Сон показал мне, что спасение — это взгляд вверх (или, в рамках самого сна, — вперед), на тех, кто лучше, чище, святее. Мармеладов низок, но он смотрит вверх и может спастись. А Раскольников или Иван Карамазов полны достоинств, но они смотрят назад, и их спасение под огромной угрозой. Можно бегло оглядываться назад и примерно замечать, в каком ряду сидишь, но нельзя придавать значение этому факту, нельзя быть уверенным в его прочности, нельзя любоваться своим местом. Оно крайне условно и неустойчиво, что бы ни считали в задних рядах.
В какие-то минуты я был образом Бог знает чего для некоторых людей. Один шизофреник считал меня сионским мудрецом, а другой — мессией. И был реальный момент, когда в Институте философии, после речи против отмывания Сталина, на каждой площадке лестницы, с пятого этажа на первый, стояли люди, ждавшие меня, чтобы пожать мне руку. В иные минуты я исполнял обязанности чего-то большего, чем я сам, перерастая себя.
В бою под Калиновкой я неожиданно для самого себя стал командовать стрелковой цепью и делал это довольно хорошо, но я не был подготовлен к ремеслу командира и при другой импровизации не учел все обстоятельства и не предупредил потерь (к счастью, только ранеными, не убитыми). Так и в духовной битве. Читая свои лекции, я исполняю обязанности духовного вождя. Я чувствовал, что надо занять пустое место и занимал его, иногда с большим, иногда с меньшим успехом, никогда не достигая всего, что хотел.
Бывают взлеты, за которыми человек сразу падает. Так Мандельштам был пророком, обличившим Сталина. Дар поэта подтолкнул его и заставил забыть о собственной трусости. На Лубянке он сразу выдал всех, кому читал крамольные списки. И все же дело было сделано.

Данные о пространственных отношениях:

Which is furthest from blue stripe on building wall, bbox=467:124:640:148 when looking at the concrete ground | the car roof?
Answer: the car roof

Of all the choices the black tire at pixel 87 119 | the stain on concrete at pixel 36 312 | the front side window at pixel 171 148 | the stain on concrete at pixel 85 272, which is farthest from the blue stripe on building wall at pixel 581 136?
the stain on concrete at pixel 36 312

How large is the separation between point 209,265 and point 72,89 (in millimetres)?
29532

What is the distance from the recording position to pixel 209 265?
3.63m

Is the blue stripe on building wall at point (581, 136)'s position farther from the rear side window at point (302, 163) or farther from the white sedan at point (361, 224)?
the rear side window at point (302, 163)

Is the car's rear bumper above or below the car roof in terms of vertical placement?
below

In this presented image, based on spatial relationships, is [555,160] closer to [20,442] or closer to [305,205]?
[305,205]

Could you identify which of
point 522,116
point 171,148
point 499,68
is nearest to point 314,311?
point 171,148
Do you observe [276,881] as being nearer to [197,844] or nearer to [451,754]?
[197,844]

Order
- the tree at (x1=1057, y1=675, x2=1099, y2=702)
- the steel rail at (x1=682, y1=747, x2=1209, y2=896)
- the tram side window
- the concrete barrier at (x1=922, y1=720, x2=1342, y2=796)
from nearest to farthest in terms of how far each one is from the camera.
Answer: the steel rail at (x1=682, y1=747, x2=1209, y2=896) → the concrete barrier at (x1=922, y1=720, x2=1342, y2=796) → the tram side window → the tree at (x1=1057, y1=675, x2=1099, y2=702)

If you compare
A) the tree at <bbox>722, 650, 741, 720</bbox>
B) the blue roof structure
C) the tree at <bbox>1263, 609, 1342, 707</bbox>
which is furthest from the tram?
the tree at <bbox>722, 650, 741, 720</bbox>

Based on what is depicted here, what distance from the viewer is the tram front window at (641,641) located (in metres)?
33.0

Задания:
1: Определите, соответствуют ли рассуждению о спасении утверждения (а), (б) и (в): (а) Мармеладов смотрит вверх и может спастись; (б) в бою под Калиновкой были убитые; (в) после речи в Институте философии люди ждали на лестнице, чтобы пожать руку. Для каждого ответьте «да» или «нет» и приведите решающие слова текста дословно.
2: Выпишите из рассуждения о спасении все имена и фамилии людей и литературных героев.
3: Напишите продолжение рассуждения о спасении, начав после его последней фразы.
Эти данные представляют собой отдельный материал, не связанный с текстом.

Ответы:
1:
(а) Да: «Мармеладов низок, но он смотрит вверх и может спастись».
(б) Нет: «(к счастью, только ранеными, не убитыми)».
(в) Да: «стояли люди, ждавшие меня, чтобы пожать мне руку».

2: Мармеладов, Раскольников, Иван Карамазов, Сталин, Мандельштам.

3:
Мы все исполняем обязанности поэтов, проповедников, мыслителей, даже пророков. Пророчествовала же Валаамова ослица! А потом жевала сено. Мы исполняем обязанности иудеев, христиан, мусульман, буддистов, индуистов. И слава Богу, если хоть иногда приближаемся к подлинному исповеданию своей веры. Мы исполняем обязанности интеллигентов, в старом российском понимании этого слова. Мы исполняем обязанности творческого меньшинства. И если даже исполняем не очень хорошо — Бог нас простит. Не простит только довольства собой. Главное — равняться по первым рядам. По тем, в сравнении с которыми я хуже всех и рад служить тем, кто лучше.
Метафизика молекулы
У меня довольно широкий круг читателей, но не все они понимают, насколько мои мысли о вечности и о Боге (а значит, и о значении священного в культуре) связаны со стихами Зинаиды Миркиной. Эти стихи не только открывали во мне глубину, из которой растет творчество; сплошь и рядом, они давали отдельные метафоры, которые я потом разворачивал в понятия. Если наша семья — нечто вроде общества, то — в терминах индийской культуры — стихи эти занимают место вед, а мои опыты — упанишад; или, на китайский лад, наша семья — Дао, Путь, в котором органически сплелись Инь и Ян, женская поэтическая мысль и мужская мысль философа-культуролога.
Первой, как и в большой истории, была поэзия. Я пришел слушать стихи неизвестной мне больной женщины, не имея никакой сложившейся философии. Только отдельные мысли, набросанные на каталожных карточках. И сразу услышал то, что нигде не мог найти:
Бога ударили по тонкой жиле,
По руке или даже по глазу — по мне…
Меня потрясло, что карамазовский вопрос о смысле страдания и смерти оказался где-то внизу, тонул в образе Бога, страдающего и умирающего в каждой своей твари. Именно такой образ был мне нужен. Два месяца после смерти Иры Муравьевой я умирал вместе с ней, был закопан вместе с ней, и хотя потом ожил, но жил с чем-то вроде незакрывавшейся каверны, только не в легких, как у Иры, а в сердце. Я прошел через смерть и продолжал жить открытым смерти. Открытость эта искала опоры в Боге — и не могла принять традиционный образ Бога, без воли которого волос не упадет. Бога вне моего сердца, принявшего решение втолкнуть тромб в сердце Иры.
Зинино чувство Бога было для меня откровением. Мне было неважно, что для меня одного. Акт веры не требует ни доказательств, ни авторитета писания, принятого миллионами людей. Во мне этот акт совершился.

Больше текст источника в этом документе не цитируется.